ENTRIES:
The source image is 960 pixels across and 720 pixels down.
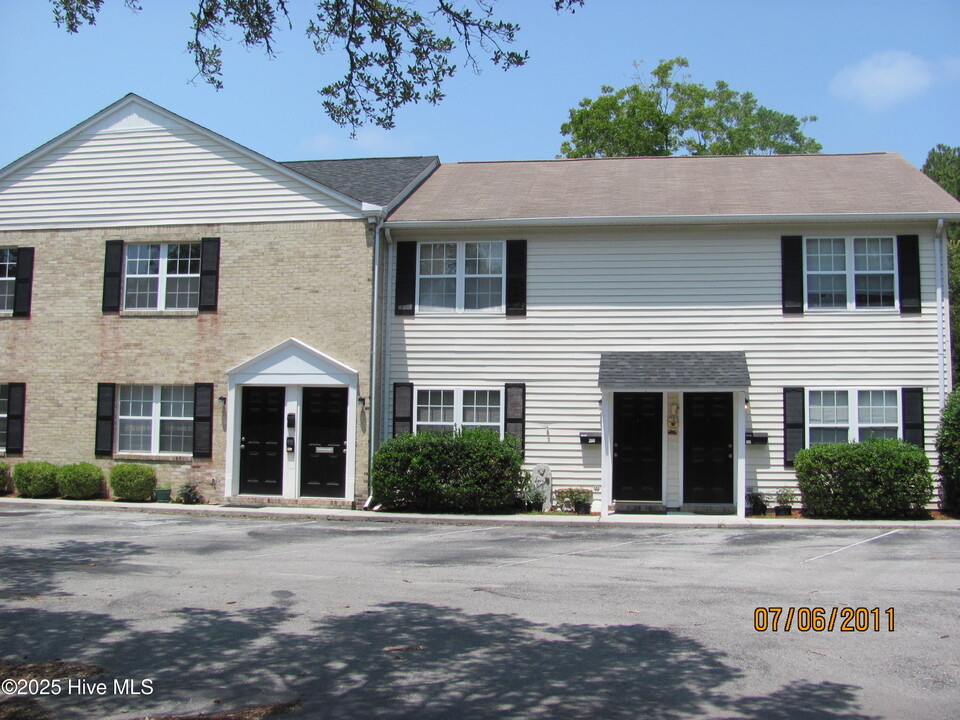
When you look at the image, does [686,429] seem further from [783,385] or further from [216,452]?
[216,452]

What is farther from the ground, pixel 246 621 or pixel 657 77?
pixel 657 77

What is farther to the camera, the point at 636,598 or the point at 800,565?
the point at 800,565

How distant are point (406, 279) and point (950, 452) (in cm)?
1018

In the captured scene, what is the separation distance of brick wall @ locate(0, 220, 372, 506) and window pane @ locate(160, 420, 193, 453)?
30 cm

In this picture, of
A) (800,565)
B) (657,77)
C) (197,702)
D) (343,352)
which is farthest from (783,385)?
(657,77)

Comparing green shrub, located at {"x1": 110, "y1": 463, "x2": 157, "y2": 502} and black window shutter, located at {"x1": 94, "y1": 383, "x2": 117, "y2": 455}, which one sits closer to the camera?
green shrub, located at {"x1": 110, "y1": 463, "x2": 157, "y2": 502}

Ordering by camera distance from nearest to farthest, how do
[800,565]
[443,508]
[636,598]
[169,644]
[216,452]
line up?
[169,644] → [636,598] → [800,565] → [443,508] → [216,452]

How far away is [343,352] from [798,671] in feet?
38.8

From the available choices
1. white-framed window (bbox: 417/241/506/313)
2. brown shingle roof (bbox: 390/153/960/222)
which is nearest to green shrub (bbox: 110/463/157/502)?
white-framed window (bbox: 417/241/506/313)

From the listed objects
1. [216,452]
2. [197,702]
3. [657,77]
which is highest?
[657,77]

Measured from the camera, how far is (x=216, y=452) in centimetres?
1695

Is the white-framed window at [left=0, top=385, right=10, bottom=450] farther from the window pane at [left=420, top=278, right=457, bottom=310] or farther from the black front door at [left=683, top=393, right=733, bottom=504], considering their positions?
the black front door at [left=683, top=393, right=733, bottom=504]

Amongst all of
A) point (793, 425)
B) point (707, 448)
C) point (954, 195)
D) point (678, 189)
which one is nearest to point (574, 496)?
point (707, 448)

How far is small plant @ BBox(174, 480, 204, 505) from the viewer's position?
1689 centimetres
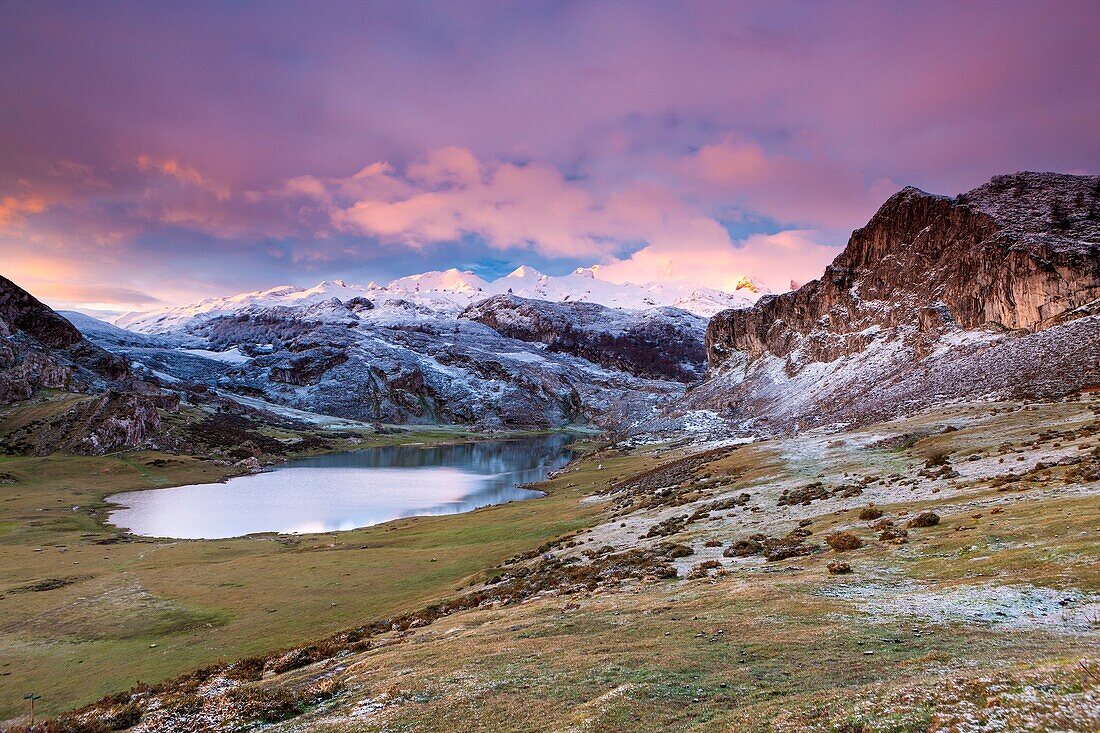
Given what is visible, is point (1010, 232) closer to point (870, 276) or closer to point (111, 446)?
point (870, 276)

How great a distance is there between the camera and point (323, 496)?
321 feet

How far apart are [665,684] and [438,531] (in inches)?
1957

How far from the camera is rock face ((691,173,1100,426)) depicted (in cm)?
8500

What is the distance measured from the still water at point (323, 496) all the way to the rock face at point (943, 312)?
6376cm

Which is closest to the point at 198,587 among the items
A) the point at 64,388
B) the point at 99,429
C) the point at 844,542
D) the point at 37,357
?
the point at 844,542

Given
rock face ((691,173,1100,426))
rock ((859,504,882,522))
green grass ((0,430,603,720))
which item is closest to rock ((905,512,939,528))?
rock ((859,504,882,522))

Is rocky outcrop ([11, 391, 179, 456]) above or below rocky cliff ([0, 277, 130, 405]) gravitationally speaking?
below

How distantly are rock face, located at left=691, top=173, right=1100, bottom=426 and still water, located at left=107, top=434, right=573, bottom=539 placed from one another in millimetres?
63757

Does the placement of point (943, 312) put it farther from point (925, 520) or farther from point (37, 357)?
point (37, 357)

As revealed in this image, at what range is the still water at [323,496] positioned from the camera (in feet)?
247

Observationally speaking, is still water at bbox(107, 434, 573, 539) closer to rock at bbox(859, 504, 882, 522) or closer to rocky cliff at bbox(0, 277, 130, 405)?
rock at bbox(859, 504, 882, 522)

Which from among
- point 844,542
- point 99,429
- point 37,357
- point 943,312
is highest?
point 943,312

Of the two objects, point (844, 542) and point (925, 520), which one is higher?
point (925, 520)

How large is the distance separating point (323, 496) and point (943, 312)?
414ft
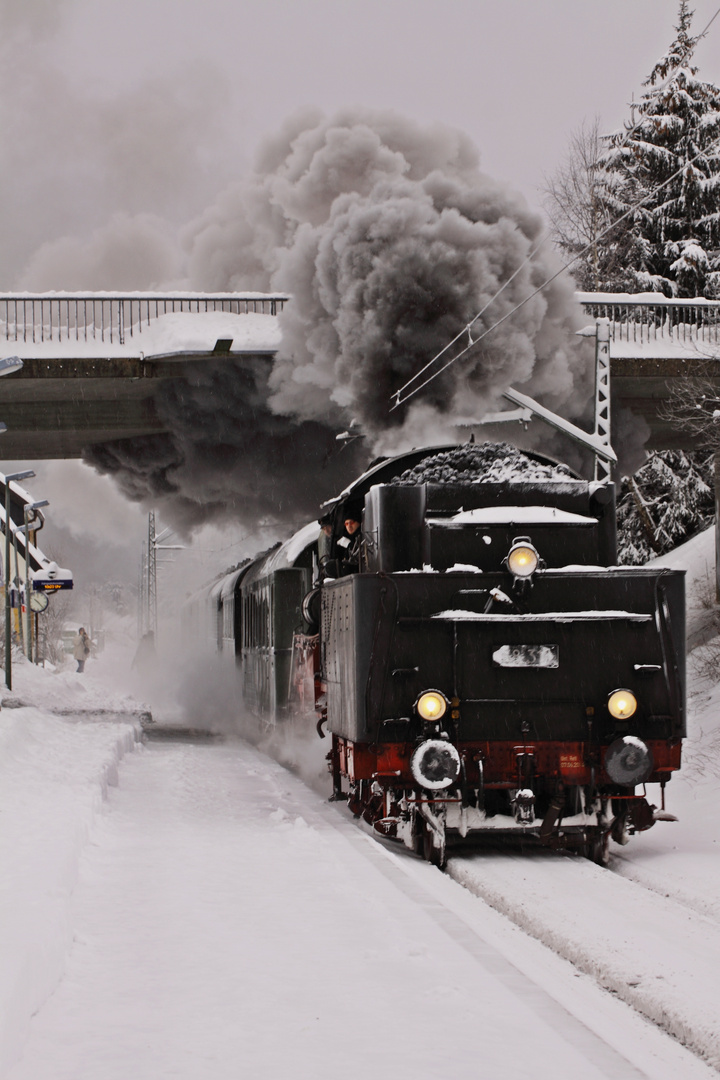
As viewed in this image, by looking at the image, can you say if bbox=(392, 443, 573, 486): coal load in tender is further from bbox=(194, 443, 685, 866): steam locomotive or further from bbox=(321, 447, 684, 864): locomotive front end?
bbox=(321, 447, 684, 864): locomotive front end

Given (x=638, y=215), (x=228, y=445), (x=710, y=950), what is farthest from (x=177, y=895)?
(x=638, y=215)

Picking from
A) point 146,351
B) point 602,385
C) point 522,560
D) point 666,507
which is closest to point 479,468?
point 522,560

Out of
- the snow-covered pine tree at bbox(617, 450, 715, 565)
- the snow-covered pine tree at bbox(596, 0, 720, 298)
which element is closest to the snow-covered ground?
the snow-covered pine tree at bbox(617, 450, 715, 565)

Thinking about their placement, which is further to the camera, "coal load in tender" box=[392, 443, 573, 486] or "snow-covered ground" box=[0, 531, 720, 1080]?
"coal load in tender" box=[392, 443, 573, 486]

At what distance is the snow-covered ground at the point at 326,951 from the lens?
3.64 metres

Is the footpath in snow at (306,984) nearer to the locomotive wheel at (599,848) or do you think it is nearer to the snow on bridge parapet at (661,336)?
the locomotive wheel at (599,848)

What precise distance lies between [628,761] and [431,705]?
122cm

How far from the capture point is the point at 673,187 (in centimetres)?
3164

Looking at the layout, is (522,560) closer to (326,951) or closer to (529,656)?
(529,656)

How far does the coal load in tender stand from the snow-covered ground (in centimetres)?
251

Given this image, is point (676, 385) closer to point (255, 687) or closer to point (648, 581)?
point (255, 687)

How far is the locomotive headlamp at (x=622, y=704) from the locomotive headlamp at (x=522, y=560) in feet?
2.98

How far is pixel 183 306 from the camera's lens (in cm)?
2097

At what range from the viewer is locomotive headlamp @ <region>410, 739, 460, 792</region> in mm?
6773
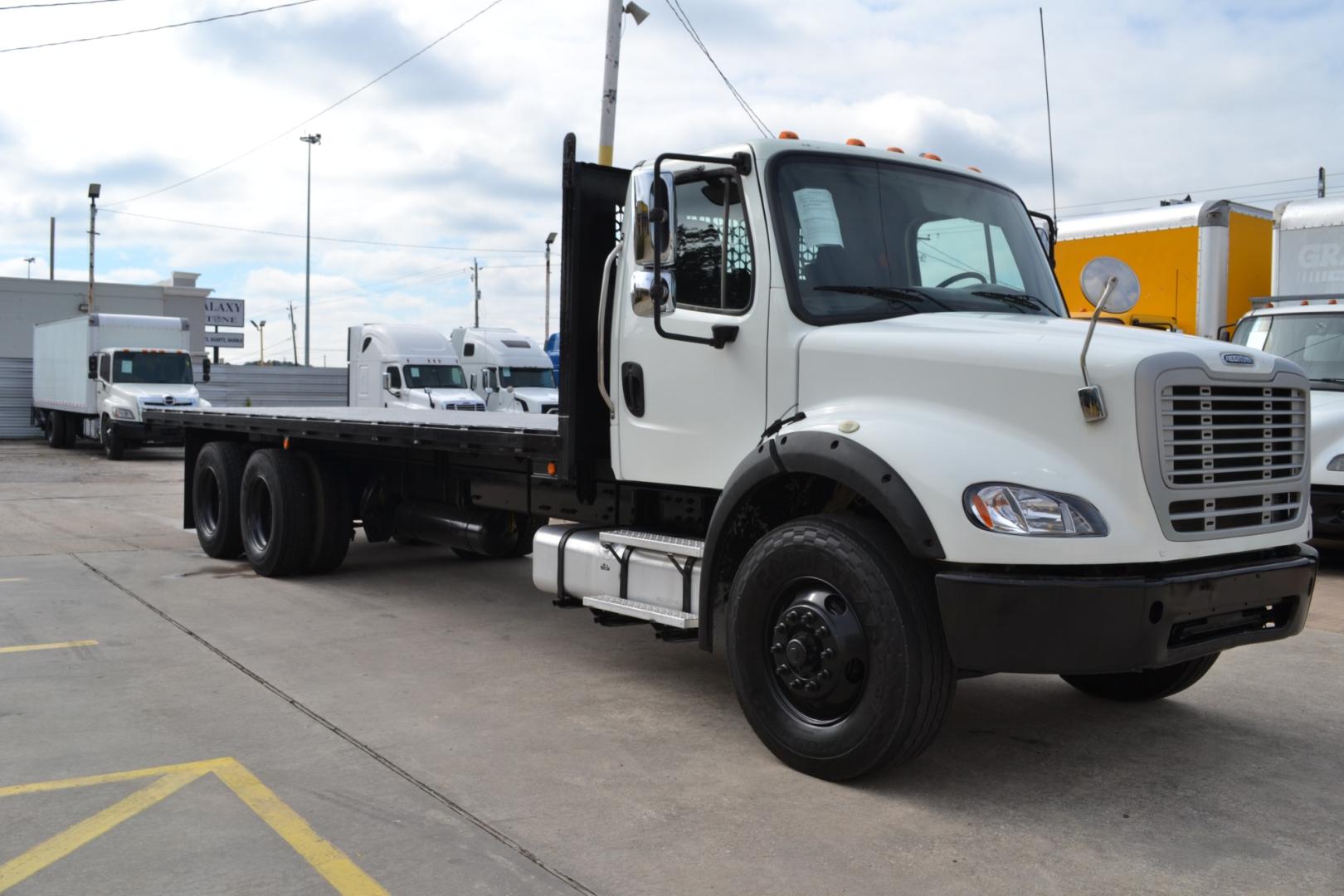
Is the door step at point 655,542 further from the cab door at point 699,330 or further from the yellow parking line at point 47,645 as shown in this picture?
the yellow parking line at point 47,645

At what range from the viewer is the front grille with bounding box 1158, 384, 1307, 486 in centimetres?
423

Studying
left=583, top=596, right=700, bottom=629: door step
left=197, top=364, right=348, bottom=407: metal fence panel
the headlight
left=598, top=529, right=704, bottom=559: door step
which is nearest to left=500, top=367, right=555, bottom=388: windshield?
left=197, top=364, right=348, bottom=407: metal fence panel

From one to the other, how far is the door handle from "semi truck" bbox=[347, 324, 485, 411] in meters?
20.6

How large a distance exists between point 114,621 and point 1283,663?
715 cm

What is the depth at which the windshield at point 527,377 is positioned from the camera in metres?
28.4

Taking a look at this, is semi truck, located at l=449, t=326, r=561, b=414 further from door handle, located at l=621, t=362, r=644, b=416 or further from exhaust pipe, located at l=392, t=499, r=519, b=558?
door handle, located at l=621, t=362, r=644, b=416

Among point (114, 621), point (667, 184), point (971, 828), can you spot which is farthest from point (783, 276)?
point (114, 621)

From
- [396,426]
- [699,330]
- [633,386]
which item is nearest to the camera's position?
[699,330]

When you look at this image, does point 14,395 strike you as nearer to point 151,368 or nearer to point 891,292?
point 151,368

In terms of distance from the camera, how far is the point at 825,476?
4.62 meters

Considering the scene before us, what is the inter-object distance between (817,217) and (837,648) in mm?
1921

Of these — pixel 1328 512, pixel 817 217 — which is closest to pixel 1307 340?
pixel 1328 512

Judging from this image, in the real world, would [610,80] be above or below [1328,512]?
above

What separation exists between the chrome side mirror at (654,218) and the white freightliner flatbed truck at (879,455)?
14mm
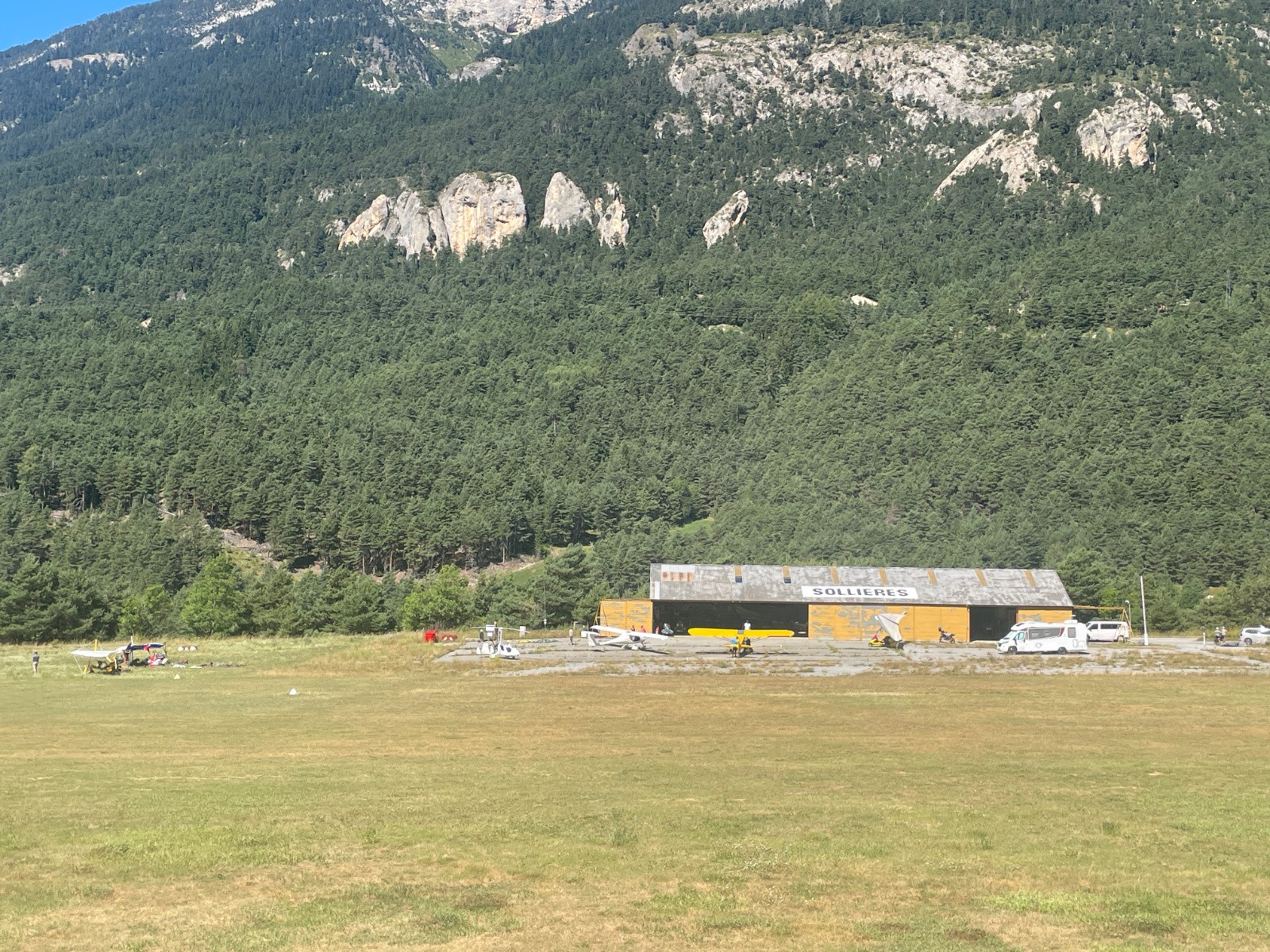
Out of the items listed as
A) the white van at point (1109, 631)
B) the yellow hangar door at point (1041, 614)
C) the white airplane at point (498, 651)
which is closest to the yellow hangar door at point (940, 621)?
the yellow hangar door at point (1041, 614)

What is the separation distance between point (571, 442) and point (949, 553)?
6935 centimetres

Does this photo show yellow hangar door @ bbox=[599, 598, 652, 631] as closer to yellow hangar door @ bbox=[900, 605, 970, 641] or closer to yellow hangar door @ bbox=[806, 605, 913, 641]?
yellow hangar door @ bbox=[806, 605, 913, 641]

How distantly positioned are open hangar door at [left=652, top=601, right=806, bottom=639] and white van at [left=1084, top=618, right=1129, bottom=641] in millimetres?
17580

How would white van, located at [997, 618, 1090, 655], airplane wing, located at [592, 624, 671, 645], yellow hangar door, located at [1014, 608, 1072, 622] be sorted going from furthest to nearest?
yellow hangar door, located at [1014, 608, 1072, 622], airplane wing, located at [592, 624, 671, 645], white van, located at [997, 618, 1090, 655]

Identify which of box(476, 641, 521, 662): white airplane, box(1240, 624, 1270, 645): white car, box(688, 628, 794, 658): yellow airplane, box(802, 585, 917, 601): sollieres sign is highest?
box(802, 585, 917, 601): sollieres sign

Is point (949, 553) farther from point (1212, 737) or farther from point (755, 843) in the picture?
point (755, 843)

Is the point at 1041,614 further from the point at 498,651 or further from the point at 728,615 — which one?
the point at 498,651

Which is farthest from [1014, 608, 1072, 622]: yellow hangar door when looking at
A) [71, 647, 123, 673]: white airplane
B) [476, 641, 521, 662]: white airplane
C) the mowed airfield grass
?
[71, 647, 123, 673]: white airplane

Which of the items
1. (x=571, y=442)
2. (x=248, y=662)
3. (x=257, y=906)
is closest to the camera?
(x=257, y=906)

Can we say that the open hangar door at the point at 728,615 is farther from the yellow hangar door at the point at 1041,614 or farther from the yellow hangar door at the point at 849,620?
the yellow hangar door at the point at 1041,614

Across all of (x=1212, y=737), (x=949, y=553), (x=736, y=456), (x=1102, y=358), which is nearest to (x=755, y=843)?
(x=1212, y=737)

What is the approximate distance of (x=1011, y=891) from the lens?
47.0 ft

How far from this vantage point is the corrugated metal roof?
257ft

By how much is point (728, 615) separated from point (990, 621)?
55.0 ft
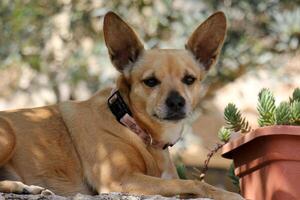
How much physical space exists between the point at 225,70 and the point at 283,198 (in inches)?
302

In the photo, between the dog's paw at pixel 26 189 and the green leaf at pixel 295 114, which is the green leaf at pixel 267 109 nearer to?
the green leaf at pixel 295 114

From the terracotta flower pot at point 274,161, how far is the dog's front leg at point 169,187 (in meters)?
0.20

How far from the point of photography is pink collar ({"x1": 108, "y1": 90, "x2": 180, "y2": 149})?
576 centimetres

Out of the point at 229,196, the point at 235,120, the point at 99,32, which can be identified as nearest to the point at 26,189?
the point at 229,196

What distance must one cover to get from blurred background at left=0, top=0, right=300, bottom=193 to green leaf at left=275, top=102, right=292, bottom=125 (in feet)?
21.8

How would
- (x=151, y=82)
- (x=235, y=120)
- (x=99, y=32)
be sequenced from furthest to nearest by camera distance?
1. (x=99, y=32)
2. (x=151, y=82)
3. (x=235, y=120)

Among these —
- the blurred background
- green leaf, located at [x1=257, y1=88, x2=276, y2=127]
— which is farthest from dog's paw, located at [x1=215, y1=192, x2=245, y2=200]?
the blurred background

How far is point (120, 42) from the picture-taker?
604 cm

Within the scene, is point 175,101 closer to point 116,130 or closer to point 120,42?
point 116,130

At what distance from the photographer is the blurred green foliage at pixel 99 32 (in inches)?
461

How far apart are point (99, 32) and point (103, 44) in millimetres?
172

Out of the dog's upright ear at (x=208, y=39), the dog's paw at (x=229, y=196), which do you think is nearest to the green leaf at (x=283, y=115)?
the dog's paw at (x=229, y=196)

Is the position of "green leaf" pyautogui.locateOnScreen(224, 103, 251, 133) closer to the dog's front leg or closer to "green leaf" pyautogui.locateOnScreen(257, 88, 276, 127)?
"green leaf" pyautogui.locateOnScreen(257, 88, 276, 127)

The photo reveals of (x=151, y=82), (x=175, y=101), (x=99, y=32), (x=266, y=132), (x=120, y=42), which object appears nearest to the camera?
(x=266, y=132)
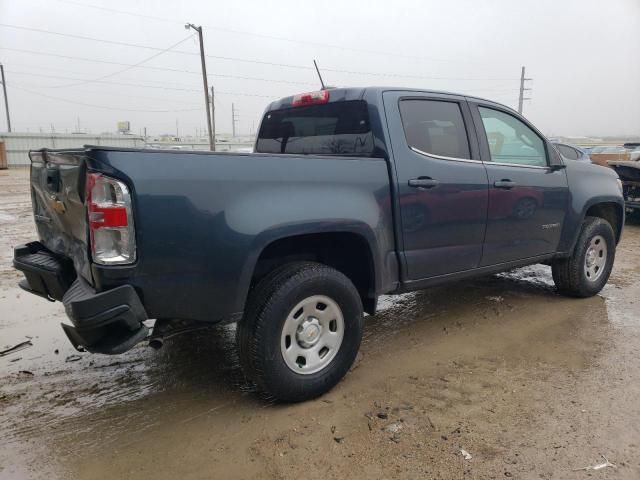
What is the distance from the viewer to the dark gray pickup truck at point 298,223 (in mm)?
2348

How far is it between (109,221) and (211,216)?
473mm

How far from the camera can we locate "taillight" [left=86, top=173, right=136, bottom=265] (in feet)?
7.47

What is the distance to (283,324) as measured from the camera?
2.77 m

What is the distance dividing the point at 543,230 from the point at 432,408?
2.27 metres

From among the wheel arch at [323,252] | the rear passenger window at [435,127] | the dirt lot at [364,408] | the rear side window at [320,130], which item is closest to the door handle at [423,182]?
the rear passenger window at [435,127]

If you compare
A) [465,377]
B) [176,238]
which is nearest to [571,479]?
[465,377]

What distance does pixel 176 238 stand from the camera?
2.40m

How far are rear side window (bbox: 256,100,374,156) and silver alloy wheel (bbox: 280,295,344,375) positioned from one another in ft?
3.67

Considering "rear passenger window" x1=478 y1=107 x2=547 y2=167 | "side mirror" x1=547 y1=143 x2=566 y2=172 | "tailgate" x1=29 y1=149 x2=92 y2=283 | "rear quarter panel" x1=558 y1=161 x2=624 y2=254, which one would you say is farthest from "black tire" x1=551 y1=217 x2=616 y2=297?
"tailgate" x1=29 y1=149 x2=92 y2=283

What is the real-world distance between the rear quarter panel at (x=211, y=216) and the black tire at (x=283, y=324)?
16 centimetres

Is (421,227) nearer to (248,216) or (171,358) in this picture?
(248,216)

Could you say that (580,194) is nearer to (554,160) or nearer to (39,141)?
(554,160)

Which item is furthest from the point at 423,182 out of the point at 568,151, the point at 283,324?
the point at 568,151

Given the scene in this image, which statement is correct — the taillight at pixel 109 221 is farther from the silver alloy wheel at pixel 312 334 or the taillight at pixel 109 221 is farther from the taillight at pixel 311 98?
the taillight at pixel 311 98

PROMPT: Return only the lines running from the line with "What is the real-world" to the last line of the records, both included, exactly as written.

THE COMPLETED TASK:
What is the real-world distance between the rear quarter panel at (x=211, y=216) and the black tire at (x=283, y=324)?
16 centimetres

Is (421,227) nearer to (248,216) or (171,358) in this picture?
(248,216)

Could you say that (580,194) is nearer to (554,160) or nearer to (39,141)?
(554,160)

Which item is furthest from the point at 423,182 out of the point at 568,151, the point at 283,324?
the point at 568,151

Given the scene in this image, which statement is correct — the taillight at pixel 109 221 is farther from the silver alloy wheel at pixel 312 334 or the taillight at pixel 109 221 is farther from the taillight at pixel 311 98?
the taillight at pixel 311 98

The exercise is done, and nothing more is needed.